The Framingham Study was initiated in 1948 to investigate an epidemic of coronary disease in the USA, using a prospective epidemiological approach. Insights were provided into the prevalence, incidence, full clinical spectrum and predisposing factors. The major “risk factors” (a term coined by the Framingham Study) for coronary disease, stroke, peripheral artery disease and heart failure were identified and clinical misconceptions dispelled about isolated systolic hypertension, left ventricular hypertrophy, dyslipidemia, atrial fibrillation and glucose intolerance. Average values for blood lipids, blood pressure, body weight, glucose and fibrinogen were shown to be dangerously suboptimal and to have a continuous graded relationship to cardiovascular disease without critical values. Dyslipidemia, glucose intolerance and elevated fibrinogen were shown to have smaller hazard ratios in the elderly, but this was offest by a higher absolute risk. Diabetes was shown to operate more strongly in women, eliminating their advantage over men. Serum total cholesterol was shown to derive its atherogenic potential from its LDL component and also to reflect cholesterol being removed in the HDL fraction. The total/HDL-cholesterol ratio was demonstrated to be the most efficient lipid profile for predicting coronary disease. LDL was shown to be correlated with hemostatic factors, suggesting that there would be additional benefits to lowering LDL. High triglyceride associated with reduced HDL, indicating insulin resistance and small-dense LDL, was shown to be associated with excess coronary disease.

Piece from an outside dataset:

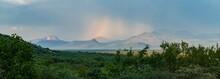 Regenbogen über Dem Waterberg Gebirge In Südafrika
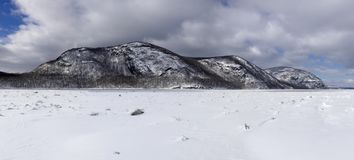 Free Storm King Mountain And The Frozen Hudson River Stock Photography - 101397392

All the risk factors tended to cluster, and this was shown to be promoted by insulin resistance induced by weight gain. Multivariate risk profiles were produced to facilitate risk stratification of candidates for coronary disease, stroke, peripheral artery disease and heart failure. The Framingham Study is now engaged in quantifying the independent contributions of homocysteine Lp (a), insulin resistance, small-dense LDL, C-reactive protein, clotting factors and genetic determinants of cardiovascular disease. We are now able to estimate the lifetime risk of all the atherosclerotic cardiovascluar diasease outcomes.